Plotting via Claude

Paul Krugman included a terrible plot in his Substack post this morning. It’s meant to support his contention that Kevin Warsh, Trump’s soon-to-be nominee for chair of the Federal Reserve, is a political hack. It does, but it’s still terrible.

Krugman’s not to blame—at least not entirely—for how bad the plot is. It was given to him by Neil Dutta, who apparently had Claude assess the monetary hawkishness of Warsh’s statements, assign a number to it, and plot those numbers against the dates on which the statements were made. Here’s the result:

Warsh commentary Dutta plot

If you look along the horizontal axis, you’ll see immediately why this is an awful plot. The points are uniformly spaced horizontally, even though the spacing of the dates is far from uniform. Apparently, Claude considered entries like “2006-10” as categories rather than dates. Not especially intelligent of Claude or Dutta.

Krugman—who probably did’t want to go to the trouble of replotting the data—alerted his readers to the problem without being mean to Dutta:

If you look carefully at that chart, you’ll see that there’s a gap in the timeline for several years after Warsh was passed over for Fed chair during Trump’s first term.

Had the data been plotted correctly, you wouldn’t have to look carefully:

Warsh commentary adjusted plot

Because I didn’t want to go to too much trouble in making this plot, I didn’t adjust the labels on the horizontal axis the way I usually do. The labels are aligned with January 1 of each year.

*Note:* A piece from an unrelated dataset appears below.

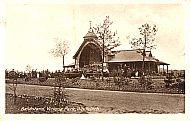 Bandstand, Victoria Park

You may also notice that the y-values in my graph aren’t a perfect match with the y-values in Dutta’s original. Using a “sauce for the goose” approach, I told Claude to assess Dutta’s plot and generate a CSV file with all the points. There were some serious errors in the resulting CSV—30 data points instead of 29 and 8 negative points at the right end of the graph instead of 7—but they were fairly easy to fix.1 And since the relative hawkishness of Warsh’s commentary is a pretty soft number, I’m not worried about the individual values being off by a few tenths. The main thing was to get the dates plotted as they should be.


  1. I should point out that the fixing was done by me, not Claude. I tried to get Claude to fix its mistakes, but it just added more. I also tried to get ChatGPT to generate a CSV from Dutta’s plot, and it fucked the assignment so thoroughly—and was so smarmy in its apologies—it made me question whether I should ever use it again.